Oh, Henry

I’m not entirely sure how a guy can strike out the side on just 10 pitches in a save situation one night, looking absolutely locked-in and unhittable in the process, and then walk two, allow two hits and surrender a walk-off grand slam in a save situation the very next night.

Henry Rodriguez entered both games with a one-run lead in the ninth inning. He was facing the same team. He was pitching in the same ballpark. He just delivered two vastly different performances, and showed again that anything can happen when he takes the mound.

At this point in his career, Rodriguez is an enigma. He can be so utterly dominating at times, with his 100 mph fastball, filthy changeup and knee-buckling curveball making professional hitters look like Little Leaguers. He can pound the mitt, paint the corners and leave us all thinking he’s on his way to stardom.

Yet, other times, Rodriguez has nothing. He appears to let the moment get to him, loses complete control and has no idea where his pitches are going to end up.

It was that Henry Rodriguez that we saw again yesterday, when he blew his third save of the season and second in four attempts in a 9-6 loss to the Reds.

In my eyes, the problem yesterday wasn’t as much the grand slam that Rodriguez gave up to Joey Votto, who mashed three homers in the game. Rodriguez’s problem was that Votto should have never gotten to the plate in the ninth inning.

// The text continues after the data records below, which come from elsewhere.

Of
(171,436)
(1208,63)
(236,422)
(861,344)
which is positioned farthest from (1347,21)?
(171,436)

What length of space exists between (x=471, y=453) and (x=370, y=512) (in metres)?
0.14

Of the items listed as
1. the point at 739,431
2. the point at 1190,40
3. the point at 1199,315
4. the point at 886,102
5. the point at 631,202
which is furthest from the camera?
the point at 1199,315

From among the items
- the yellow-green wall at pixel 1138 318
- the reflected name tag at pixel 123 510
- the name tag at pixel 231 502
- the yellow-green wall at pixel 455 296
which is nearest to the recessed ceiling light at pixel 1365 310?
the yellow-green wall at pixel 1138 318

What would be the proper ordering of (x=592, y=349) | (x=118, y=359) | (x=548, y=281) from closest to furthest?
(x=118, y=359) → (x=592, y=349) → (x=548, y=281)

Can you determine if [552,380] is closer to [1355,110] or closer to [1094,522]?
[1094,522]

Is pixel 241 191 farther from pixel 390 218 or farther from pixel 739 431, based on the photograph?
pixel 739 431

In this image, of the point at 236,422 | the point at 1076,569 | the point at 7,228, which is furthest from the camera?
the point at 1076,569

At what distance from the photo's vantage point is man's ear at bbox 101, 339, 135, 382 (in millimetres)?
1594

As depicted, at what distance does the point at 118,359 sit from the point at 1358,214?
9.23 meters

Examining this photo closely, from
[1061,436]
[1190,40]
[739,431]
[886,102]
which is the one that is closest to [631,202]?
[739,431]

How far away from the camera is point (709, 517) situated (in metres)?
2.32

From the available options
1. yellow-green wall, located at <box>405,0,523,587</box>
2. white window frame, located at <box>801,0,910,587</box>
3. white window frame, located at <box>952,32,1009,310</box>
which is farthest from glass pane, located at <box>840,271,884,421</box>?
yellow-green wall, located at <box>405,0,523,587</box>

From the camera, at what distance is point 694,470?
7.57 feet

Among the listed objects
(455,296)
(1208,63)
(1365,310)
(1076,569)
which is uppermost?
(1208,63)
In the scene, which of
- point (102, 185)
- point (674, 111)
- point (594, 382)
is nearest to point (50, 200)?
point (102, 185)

Rodriguez was facing the bottom third of the Reds order to start the frame, and even after allowing a leadoff single, still had a chance to shut the door when he faced center fielder Drew Stubbs, who is hitting .240 this season.

The Nationals righty promptly walked Stubbs on five pitches. He then had a shot to close things out against left fielder Chris Heisey, who is batting .200 on the year. Rodriguez got up on Heisey 0-2 only to throw four straight pitches out of the zone, loading the bases for Votto.

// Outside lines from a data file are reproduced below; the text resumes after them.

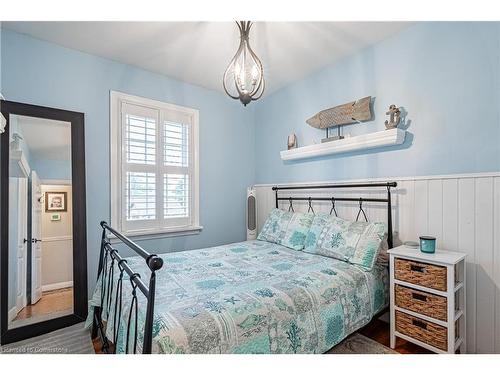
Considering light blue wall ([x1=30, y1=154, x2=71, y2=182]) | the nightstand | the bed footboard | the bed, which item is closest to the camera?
the bed footboard

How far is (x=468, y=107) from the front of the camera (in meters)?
1.82

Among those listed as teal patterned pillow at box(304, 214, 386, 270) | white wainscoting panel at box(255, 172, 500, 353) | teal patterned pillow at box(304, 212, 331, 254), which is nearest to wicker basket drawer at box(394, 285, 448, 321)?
teal patterned pillow at box(304, 214, 386, 270)

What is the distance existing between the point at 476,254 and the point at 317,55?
217 centimetres

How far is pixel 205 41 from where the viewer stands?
7.41 feet

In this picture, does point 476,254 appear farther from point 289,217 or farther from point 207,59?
point 207,59

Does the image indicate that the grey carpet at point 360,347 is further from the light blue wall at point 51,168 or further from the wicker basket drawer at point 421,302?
the light blue wall at point 51,168

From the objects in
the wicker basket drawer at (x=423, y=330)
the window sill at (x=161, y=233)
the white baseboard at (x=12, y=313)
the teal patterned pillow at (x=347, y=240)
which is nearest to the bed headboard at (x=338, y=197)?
the teal patterned pillow at (x=347, y=240)

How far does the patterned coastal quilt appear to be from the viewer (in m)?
1.14

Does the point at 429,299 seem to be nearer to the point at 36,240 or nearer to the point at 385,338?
the point at 385,338

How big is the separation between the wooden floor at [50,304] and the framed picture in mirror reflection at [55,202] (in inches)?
28.4

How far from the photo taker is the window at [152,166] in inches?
103

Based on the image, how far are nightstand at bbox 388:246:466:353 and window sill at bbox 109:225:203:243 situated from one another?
216cm

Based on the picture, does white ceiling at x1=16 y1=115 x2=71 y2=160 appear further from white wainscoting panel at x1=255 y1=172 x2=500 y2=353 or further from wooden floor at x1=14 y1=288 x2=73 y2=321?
white wainscoting panel at x1=255 y1=172 x2=500 y2=353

If you’re on the mound in that situation, you cannot let Votto - the National League MVP two seasons ago - step into the batter’s box. You just can’t. Give Heisey a belt-high fastball if you have to, just don’t bring up the guy who’s averaged 108 RBIs the last two seasons.

But Rodriguez couldn’t find the strike zone in time, and then Votto found a grassy patch over the center field fence.

Manager Davey Johnson told reporters he’s going to stick with Rodriguez as his closer for now, instead of turning to Tyler Clippard, Sean Burnett or Craig Stammen. With Drew Storen and Brad Lidge sidelined because of injuries, Rodriguez will continue to get the call in save situations.

But the flame-throwing righty needs to find some way to perform at a more consistent level. The quality of Rodriquez’s stuff cannot be questioned, but this Dr. Jekyll/Mr. Hyde thing is starting to become a bit of an issue.